政治・経済

介護用品譲渡 仲介5年目 松本市リユース事業 成立25件 周知は途上

市のホームページで紹介されている「譲ります」の介護用品

 介護用品や福祉用具を譲りたい人と必要とする人を仲介する、松本市の「福祉用具等リユースあっせん事業」が平成29(2017)年6月の本格実施から5年目を迎えた。子供服やおもちゃのお下がり会が各地に普及する中、シルバー世代が主対象のリユース事業としてスタートし、6月末までに25件の受け渡しが成立した。ただ事業の周知はまだ途上で、高齢福祉課が利用を呼び掛けている。
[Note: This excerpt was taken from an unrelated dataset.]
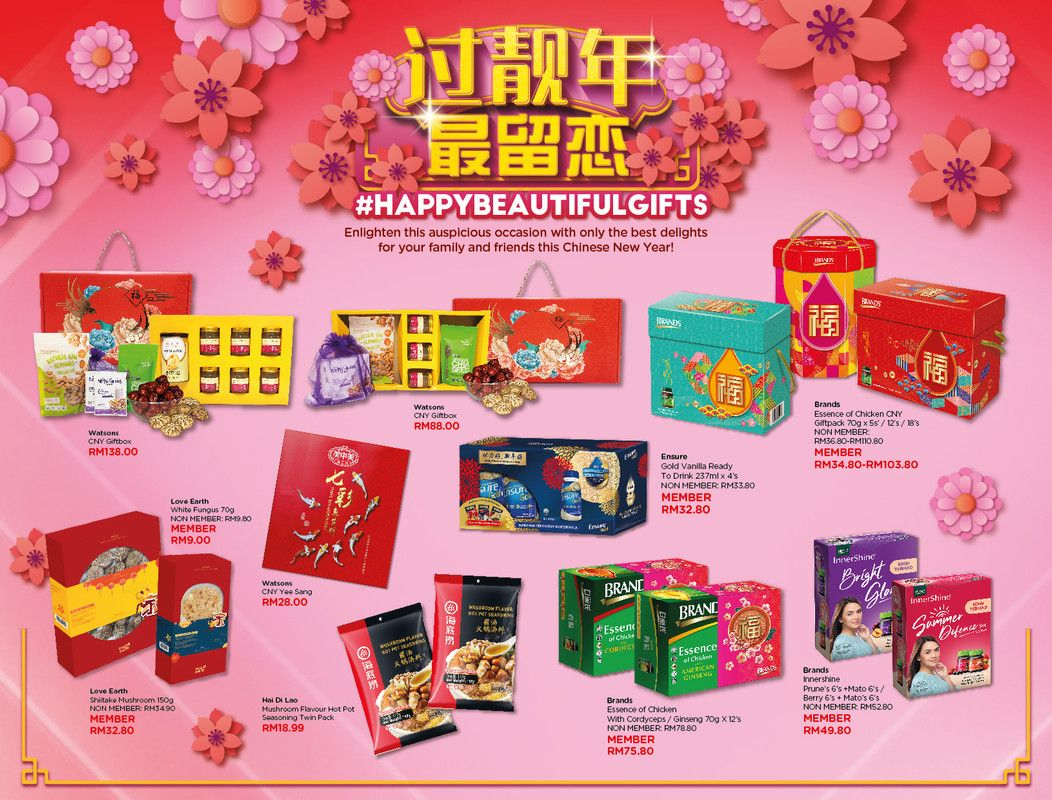 Check out the line-up of exclusive Chinese New Year gifts and hampers.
 ▽車椅子▽歩行器▽手押し車▽歩行補助つえ▽電動を除く介護用ベッド▽ポータブルトイレ▽シャワーチェア―の7点について、譲りたい人と必要とする人を橋渡しする。双方の登録を求め、高齢福祉課がマッチングを図り、当事者間で無償譲渡してもらう流れだ。
 事業の利用は市民に限り、受取人は介護保険制度の公的給付対象でないことが条件となる。29年1月からの試行期間も含めると6月末までに「譲ります」47件、「譲って」33件の登録があり、うち25件が成立した。
 子供の成長とともに着られなくなる子供服と同様、介護用品や福祉用具も「高齢者の状態の変化に合わせて不用になるケースが少なくない」(同課)。一方で介護保険サービスを受けていない場合は物によって購入に10万円前後がかかり、事業は当事者双方のニーズに合致しているようだ。
 市は介護関係の講演会やケアマネジャーの勉強会などで事業を周知している。担当者は「まだ成立件数は少ない。譲るという善意で成り立つ仕組みを一人でも多くの人に活用してもらいたい」と話している。